▶ [GOAL OF THE EXERCISE] Copy out the part of the material that opens with the line containing "Given this picture, is" and closes with the line containing "0.14 meters", both of those lines included, and leave the pictures out of your copy.
--- start of RECORDS FOR PROCESSING ---
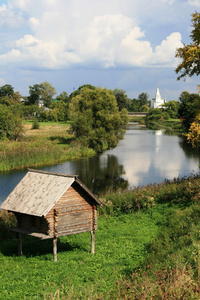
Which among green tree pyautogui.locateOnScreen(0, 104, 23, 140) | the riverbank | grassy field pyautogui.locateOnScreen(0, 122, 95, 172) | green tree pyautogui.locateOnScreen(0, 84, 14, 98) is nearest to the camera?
grassy field pyautogui.locateOnScreen(0, 122, 95, 172)

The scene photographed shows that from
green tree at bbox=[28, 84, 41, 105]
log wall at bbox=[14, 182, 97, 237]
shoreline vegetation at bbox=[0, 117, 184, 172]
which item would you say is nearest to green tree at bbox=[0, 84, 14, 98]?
green tree at bbox=[28, 84, 41, 105]

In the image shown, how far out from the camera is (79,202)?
16.1 m

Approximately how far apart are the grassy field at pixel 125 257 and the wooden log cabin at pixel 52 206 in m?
1.18

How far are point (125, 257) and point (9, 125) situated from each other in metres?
44.4

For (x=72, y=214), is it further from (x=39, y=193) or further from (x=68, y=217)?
(x=39, y=193)

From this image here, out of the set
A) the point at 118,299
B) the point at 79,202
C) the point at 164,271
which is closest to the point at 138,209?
the point at 79,202

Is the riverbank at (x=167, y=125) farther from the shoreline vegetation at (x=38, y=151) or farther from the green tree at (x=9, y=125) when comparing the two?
the green tree at (x=9, y=125)

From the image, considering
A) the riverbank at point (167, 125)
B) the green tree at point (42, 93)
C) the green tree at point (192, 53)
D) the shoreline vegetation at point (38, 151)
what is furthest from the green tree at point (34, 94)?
the green tree at point (192, 53)

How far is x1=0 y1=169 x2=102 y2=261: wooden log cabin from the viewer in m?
15.1

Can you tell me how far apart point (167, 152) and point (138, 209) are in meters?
36.0

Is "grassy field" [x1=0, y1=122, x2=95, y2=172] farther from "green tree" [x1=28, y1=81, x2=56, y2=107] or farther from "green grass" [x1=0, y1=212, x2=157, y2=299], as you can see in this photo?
"green tree" [x1=28, y1=81, x2=56, y2=107]

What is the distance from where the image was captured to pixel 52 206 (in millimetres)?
14602

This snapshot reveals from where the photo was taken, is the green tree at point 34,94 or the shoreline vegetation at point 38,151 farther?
the green tree at point 34,94

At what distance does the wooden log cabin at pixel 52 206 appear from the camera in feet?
49.5
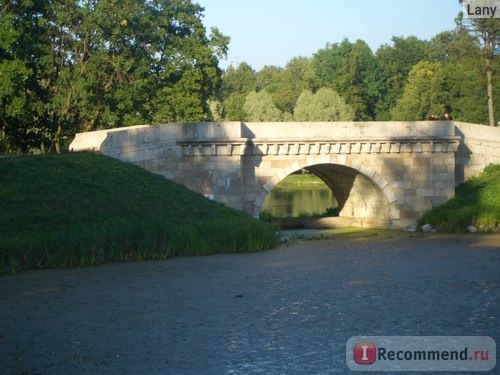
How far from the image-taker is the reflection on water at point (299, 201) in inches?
1422

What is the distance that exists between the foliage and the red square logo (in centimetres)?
2067

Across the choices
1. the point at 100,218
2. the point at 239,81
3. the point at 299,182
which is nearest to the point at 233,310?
the point at 100,218

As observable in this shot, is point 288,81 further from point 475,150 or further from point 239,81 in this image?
point 475,150

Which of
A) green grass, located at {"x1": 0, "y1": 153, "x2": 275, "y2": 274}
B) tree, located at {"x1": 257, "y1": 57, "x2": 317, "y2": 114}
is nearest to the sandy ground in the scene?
green grass, located at {"x1": 0, "y1": 153, "x2": 275, "y2": 274}

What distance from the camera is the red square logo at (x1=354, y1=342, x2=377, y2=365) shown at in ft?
29.9

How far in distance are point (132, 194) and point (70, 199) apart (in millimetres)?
1878

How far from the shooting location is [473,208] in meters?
25.8

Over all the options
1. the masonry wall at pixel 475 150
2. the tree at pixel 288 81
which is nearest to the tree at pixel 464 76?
the masonry wall at pixel 475 150

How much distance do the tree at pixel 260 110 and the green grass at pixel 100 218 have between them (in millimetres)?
40156

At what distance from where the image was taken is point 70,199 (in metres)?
20.2

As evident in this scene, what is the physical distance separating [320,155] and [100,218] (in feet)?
28.0

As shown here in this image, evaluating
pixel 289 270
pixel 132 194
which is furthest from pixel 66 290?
pixel 132 194

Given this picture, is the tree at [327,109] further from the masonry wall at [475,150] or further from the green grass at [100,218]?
the green grass at [100,218]

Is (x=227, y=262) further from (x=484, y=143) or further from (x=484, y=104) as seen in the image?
(x=484, y=104)
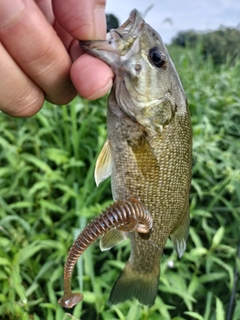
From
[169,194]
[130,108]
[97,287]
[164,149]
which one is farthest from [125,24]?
[97,287]

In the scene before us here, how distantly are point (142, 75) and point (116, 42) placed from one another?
0.14 meters

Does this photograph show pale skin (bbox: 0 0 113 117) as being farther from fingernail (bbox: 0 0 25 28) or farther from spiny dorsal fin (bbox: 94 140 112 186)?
spiny dorsal fin (bbox: 94 140 112 186)

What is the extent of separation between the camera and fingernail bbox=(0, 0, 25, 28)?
1.01 metres

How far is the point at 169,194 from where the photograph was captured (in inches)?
58.3

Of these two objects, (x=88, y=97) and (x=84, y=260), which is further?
(x=84, y=260)

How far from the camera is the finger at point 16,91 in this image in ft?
3.80

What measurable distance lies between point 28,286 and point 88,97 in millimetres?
1576

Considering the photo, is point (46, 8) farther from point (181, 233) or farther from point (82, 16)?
point (181, 233)

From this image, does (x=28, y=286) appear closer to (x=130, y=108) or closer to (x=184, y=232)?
(x=184, y=232)

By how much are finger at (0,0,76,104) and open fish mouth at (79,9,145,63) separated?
8 cm

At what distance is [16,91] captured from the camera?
1240mm

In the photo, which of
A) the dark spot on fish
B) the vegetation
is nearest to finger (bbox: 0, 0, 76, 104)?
the dark spot on fish

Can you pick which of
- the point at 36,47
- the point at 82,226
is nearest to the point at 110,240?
the point at 36,47

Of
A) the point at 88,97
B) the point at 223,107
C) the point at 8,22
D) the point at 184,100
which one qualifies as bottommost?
the point at 223,107
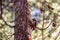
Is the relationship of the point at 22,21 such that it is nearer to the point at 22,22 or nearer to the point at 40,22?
the point at 22,22

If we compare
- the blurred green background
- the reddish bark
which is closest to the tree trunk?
the reddish bark

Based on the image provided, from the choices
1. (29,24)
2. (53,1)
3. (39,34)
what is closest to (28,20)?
(29,24)

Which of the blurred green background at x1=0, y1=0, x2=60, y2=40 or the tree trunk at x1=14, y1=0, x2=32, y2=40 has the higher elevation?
the tree trunk at x1=14, y1=0, x2=32, y2=40

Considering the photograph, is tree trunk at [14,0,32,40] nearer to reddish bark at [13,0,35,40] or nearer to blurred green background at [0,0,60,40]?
reddish bark at [13,0,35,40]

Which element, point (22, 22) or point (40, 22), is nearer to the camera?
point (22, 22)

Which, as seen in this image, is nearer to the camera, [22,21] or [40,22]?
[22,21]

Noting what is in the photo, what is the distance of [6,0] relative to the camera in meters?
3.94

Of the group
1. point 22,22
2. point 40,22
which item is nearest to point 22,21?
point 22,22

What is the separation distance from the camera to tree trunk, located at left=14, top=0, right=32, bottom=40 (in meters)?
1.86

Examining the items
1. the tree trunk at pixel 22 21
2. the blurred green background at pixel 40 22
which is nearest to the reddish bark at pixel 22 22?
the tree trunk at pixel 22 21

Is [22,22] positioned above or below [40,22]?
above

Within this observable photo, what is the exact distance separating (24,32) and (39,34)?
1.48 m

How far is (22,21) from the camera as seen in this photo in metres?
1.88

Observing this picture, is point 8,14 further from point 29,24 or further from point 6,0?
point 29,24
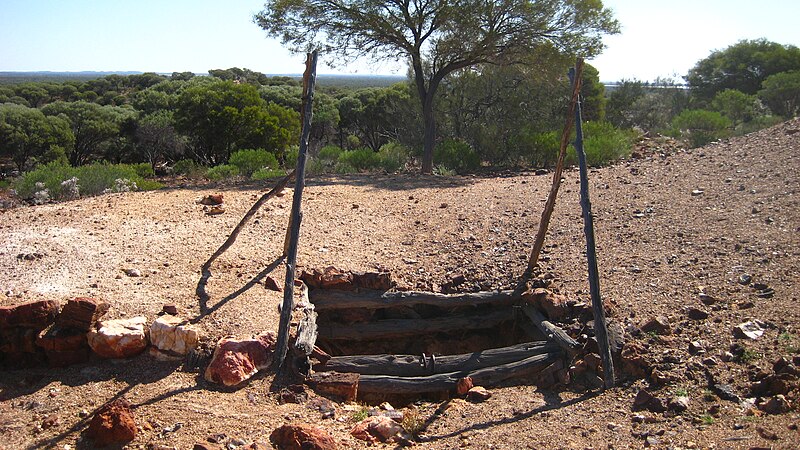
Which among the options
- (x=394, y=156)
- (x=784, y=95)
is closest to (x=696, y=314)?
(x=394, y=156)

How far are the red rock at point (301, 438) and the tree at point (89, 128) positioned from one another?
19361 millimetres

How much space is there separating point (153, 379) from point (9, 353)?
1.27 m

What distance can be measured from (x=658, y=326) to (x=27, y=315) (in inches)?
205

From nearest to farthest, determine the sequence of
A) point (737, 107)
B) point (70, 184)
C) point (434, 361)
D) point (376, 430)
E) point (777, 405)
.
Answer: point (777, 405) < point (376, 430) < point (434, 361) < point (70, 184) < point (737, 107)

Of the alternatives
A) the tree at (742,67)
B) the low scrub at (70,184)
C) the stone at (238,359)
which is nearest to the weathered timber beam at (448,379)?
the stone at (238,359)

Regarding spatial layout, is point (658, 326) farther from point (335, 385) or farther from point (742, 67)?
point (742, 67)

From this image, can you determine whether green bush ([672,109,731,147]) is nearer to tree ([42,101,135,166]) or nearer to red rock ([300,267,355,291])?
red rock ([300,267,355,291])

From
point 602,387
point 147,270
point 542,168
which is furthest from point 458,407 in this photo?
point 542,168

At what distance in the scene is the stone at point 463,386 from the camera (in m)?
5.42

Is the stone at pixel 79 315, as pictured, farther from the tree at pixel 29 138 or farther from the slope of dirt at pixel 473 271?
the tree at pixel 29 138

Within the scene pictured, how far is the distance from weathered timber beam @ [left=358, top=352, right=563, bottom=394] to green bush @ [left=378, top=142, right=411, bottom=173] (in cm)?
766

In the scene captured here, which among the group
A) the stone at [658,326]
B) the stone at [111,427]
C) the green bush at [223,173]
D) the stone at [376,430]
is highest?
the green bush at [223,173]

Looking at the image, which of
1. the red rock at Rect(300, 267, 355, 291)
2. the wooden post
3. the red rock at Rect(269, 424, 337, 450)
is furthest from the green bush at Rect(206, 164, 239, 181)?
the red rock at Rect(269, 424, 337, 450)

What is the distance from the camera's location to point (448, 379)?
552cm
--- end of RECORDS FOR PROCESSING ---
▶ [FINAL RESULT]
Given this picture, is the tree at [327,109] further from the masonry wall at [475,150] or further from the green grass at [100,218]?
the green grass at [100,218]

Is (x=227, y=262) further from (x=484, y=143) or further from (x=484, y=104) as seen in the image?
(x=484, y=104)
From
[169,194]
[130,108]
[97,287]
[164,149]
which one is farthest from [125,24]?
[97,287]

In the scene before us here, how distantly are point (142, 75) and point (116, 42) placed from one another?
0.14 meters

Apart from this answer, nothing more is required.